秘密のベビーのはずが、溺甘パパになった御曹司に一途愛で包まれています
「千香、頑張ったな」

 うれしい一言に、つながれた手をぐっと握る。

 大雅が一緒じゃなければ、私は未だに身を隠し続ける程度の反抗しかできていなかったに違いない。それでは父にとって拗ねている程度でしかなかったのだと、こうして対面してよくわかった。

「親子の縁を切るのが不可能な以上、あとは気の持ちようなんだ」

 首を傾げる私に、大雅が教えてくれる。

「親には従わなければいけない。親を大事にするのは当然だ。たとえば親から虐待されていたとしても、そんなふうに思い込んで突き放せないでいる人は意外と多くいる。そういう場合、弁護士の仕事はその思い込みを解いていくところからはじまる」

 それはまさに数年前の私の姿だ。愛されていないとわかっていながら、言われるまま従って佐々木家に尽くしていた。

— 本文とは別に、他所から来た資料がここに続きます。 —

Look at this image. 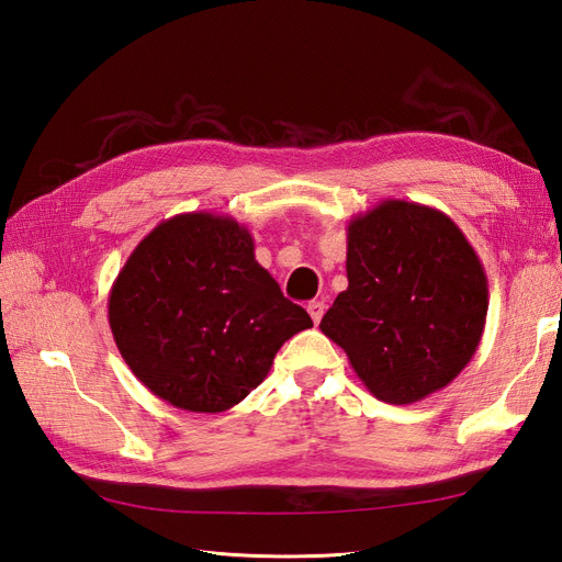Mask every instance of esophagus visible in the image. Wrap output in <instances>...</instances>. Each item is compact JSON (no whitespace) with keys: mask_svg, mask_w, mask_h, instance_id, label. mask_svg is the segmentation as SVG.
<instances>
[{"mask_svg":"<svg viewBox=\"0 0 562 562\" xmlns=\"http://www.w3.org/2000/svg\"><path fill=\"white\" fill-rule=\"evenodd\" d=\"M307 312H310L312 321L318 323L323 318V312H326V304H323V302H310L307 304Z\"/></svg>","mask_w":562,"mask_h":562,"instance_id":"obj_1","label":"esophagus"}]
</instances>
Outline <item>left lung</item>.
<instances>
[{
    "label": "left lung",
    "instance_id": "1",
    "mask_svg": "<svg viewBox=\"0 0 562 562\" xmlns=\"http://www.w3.org/2000/svg\"><path fill=\"white\" fill-rule=\"evenodd\" d=\"M347 291L321 318L372 396L411 405L473 359L487 316V277L452 220L386 199L347 225Z\"/></svg>",
    "mask_w": 562,
    "mask_h": 562
}]
</instances>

「成人してまで、親に従う義務なんてない。会いたくなければ会わないでいいし、親が横柄な態度をとるのなら、身を守るためにも離れればいい。そのうえで、どうしても必要があれば俺たち弁護士が代理人として間に入るし、少しでも関わらずに済む方法を考える。それで、俺の愛する千香は……」

 生真面目な口調で説明してくれた大雅だったが、ふとそれを和らげると一歩前に出て足を止めた。合わせて私も立ち止まる。
 そのまま振り返ると、長身を屈めて私の顔を覗き込んだ。

「うん。今の千香、すっきりした顔をしてる。これで間違いじゃなかったみたいだね」

 ずっと言えなかった本音を打ち明けられて、心はずいぶん軽くなった。佐々木家と無理に関わらなくていいんだと納得したし、これからはそうしていくつもりだ。怯えて暮らすのはもうたくさんだ。

「ありがとう、大雅」

「どういたしまして」

 再び肩を並べて歩き出すと、大雅がそっと手をつないでくれた。